- **Excerpted passage**
Hans-Adam I (Johann Adam Andreas; 16 August 1662 – 16 June 1712) was the son of Karl Eusebius, Prince of Liechtenstein (1611–1684) and Princess Johanna Beatrix of Dietrichstein (1625–1676).

On 18 January 1699 he acquired the seigneury of Schellenberg, and on 22 February 1712 the county of Vaduz. These two domains would later form the present principality of Liechtenstein. He was also Duke of Troppau and Jägerndorf.

Johann did not take up an office at the Imperial court but did case-by-case work, especially as a financial expert. He was known informally as Hans Adam the Rich. Besides managing his property, he took a great interest in art. He bought works by Rubens and van Dyck for his collections and was one of the most generous patrons of his time.

Johann created two memorials to himself, a palace in Bankgasse in Vienna and a summer palace in Rossau. He was the 575th Knight of the Order of the Golden Fleece in Austria.

- **Problem to work on**
Retype the passage on Hans-Adam I, starting with "On 18 January" and going on through "Troppau and Jägerndorf.".

- **Dataset content**
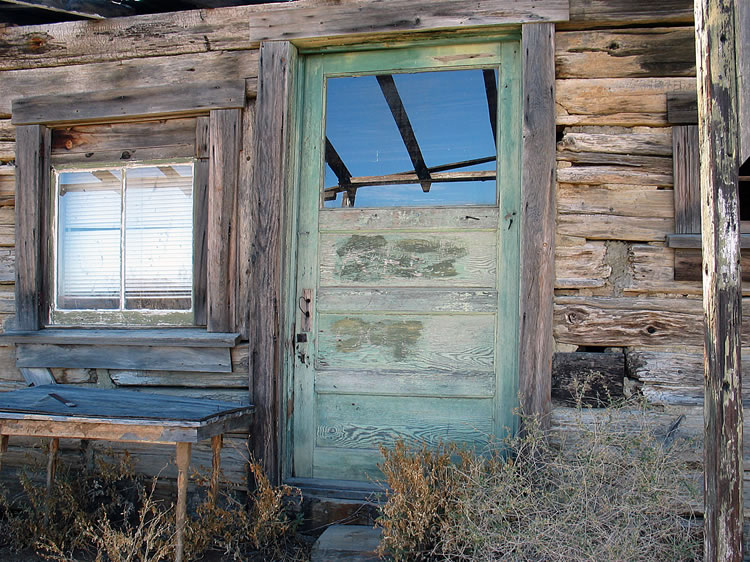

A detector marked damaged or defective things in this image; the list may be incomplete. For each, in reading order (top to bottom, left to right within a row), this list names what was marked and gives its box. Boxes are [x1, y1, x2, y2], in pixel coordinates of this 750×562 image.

==

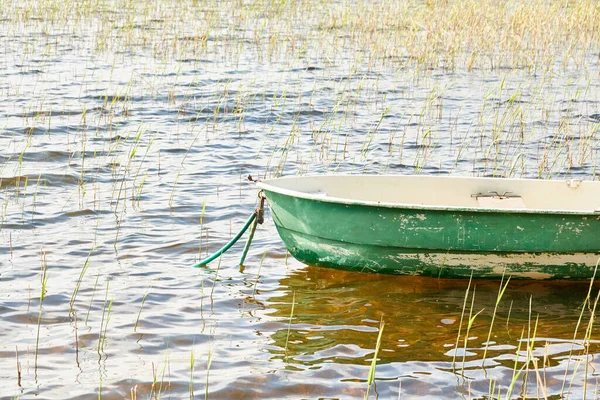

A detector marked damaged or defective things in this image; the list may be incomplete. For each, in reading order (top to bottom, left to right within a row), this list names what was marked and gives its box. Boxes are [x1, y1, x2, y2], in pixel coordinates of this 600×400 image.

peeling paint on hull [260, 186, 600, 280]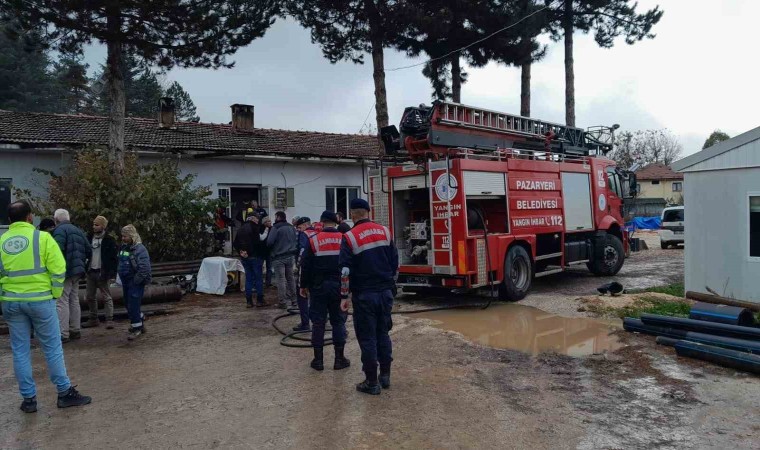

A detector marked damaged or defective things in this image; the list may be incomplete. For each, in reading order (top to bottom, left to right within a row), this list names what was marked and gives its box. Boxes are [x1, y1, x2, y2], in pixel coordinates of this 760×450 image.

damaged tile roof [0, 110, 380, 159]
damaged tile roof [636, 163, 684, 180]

---

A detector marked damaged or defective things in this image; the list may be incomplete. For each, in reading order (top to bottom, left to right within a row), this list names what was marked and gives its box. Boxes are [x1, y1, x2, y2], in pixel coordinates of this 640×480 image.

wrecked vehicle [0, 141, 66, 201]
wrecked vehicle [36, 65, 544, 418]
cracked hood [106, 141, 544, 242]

- **Answer**
On 18 January 1699 he acquired the seigneury of Schellenberg, and on 22 February 1712 the county of Vaduz. These two domains would later form the present principality of Liechtenstein. He was also Duke of Troppau and Jägerndorf.